Down to the last line, restate the records below word for word, dropping every image.

*** Opening SOURCE DATA ***

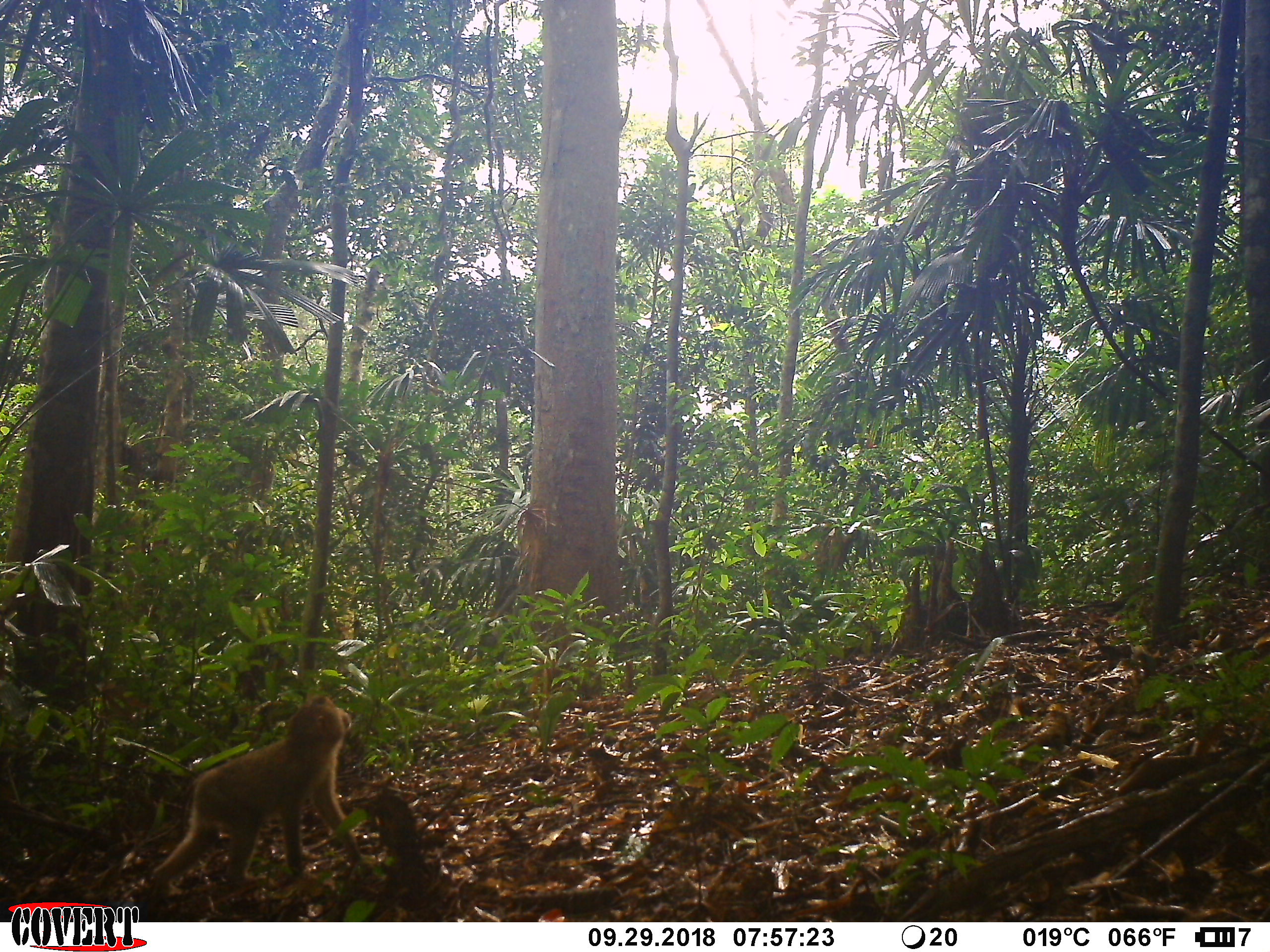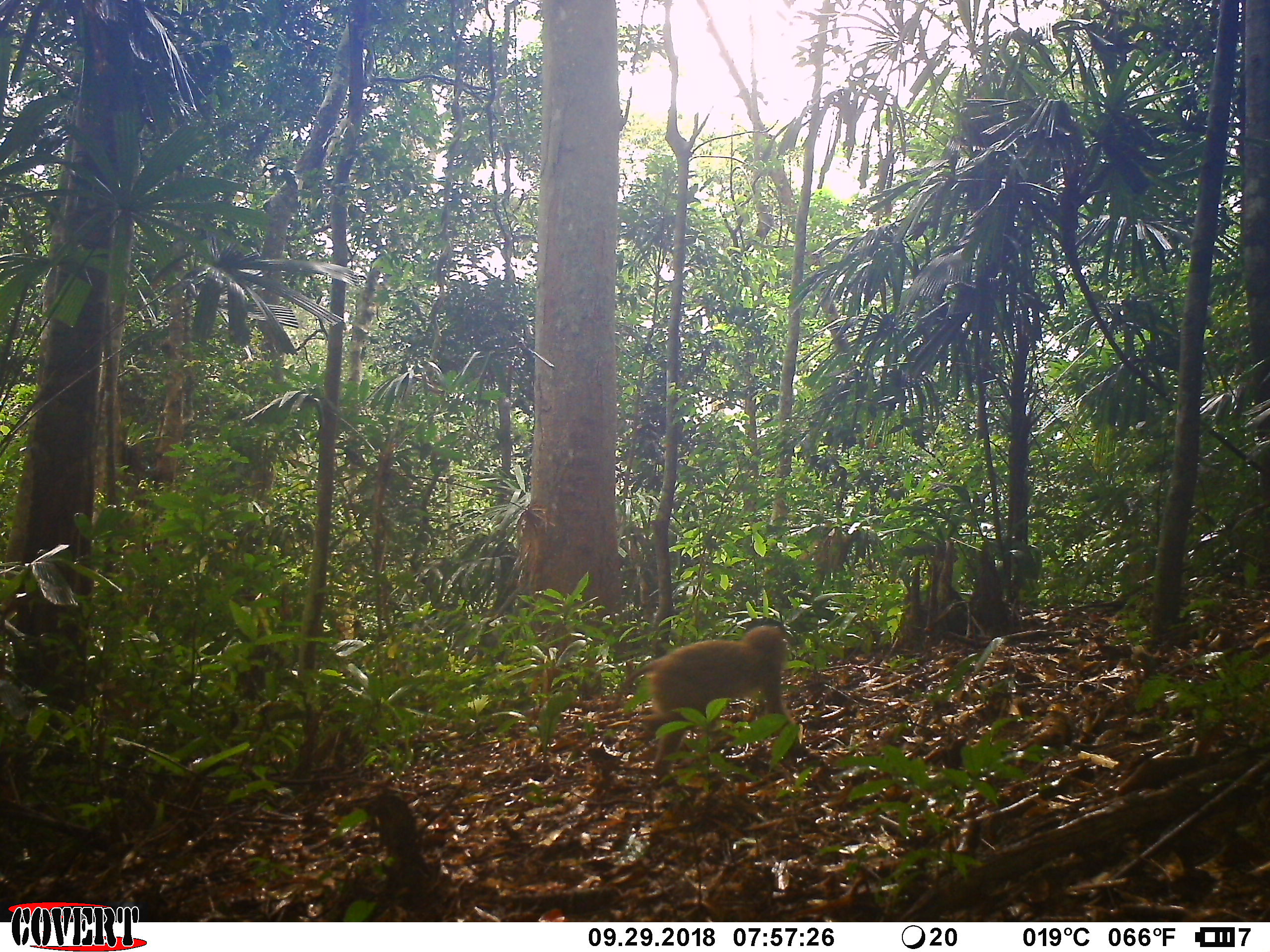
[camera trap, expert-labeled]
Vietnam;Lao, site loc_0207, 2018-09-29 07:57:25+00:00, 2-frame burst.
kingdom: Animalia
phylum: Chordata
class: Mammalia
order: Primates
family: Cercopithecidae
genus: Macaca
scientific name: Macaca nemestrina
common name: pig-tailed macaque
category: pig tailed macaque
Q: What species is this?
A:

*** Closing SOURCE DATA ***

RESPONSE TO THIS EXERCISE –
[camera trap, expert-labeled]
Vietnam;Lao, site loc_0207, 2018-09-29 07:57:25+00:00, 2-frame burst.
kingdom: Animalia
phylum: Chordata
class: Mammalia
order: Primates
family: Cercopithecidae
genus: Macaca
scientific name: Macaca nemestrina
common name: pig-tailed macaque
category: pig tailed macaque
Q: What species is this?
A:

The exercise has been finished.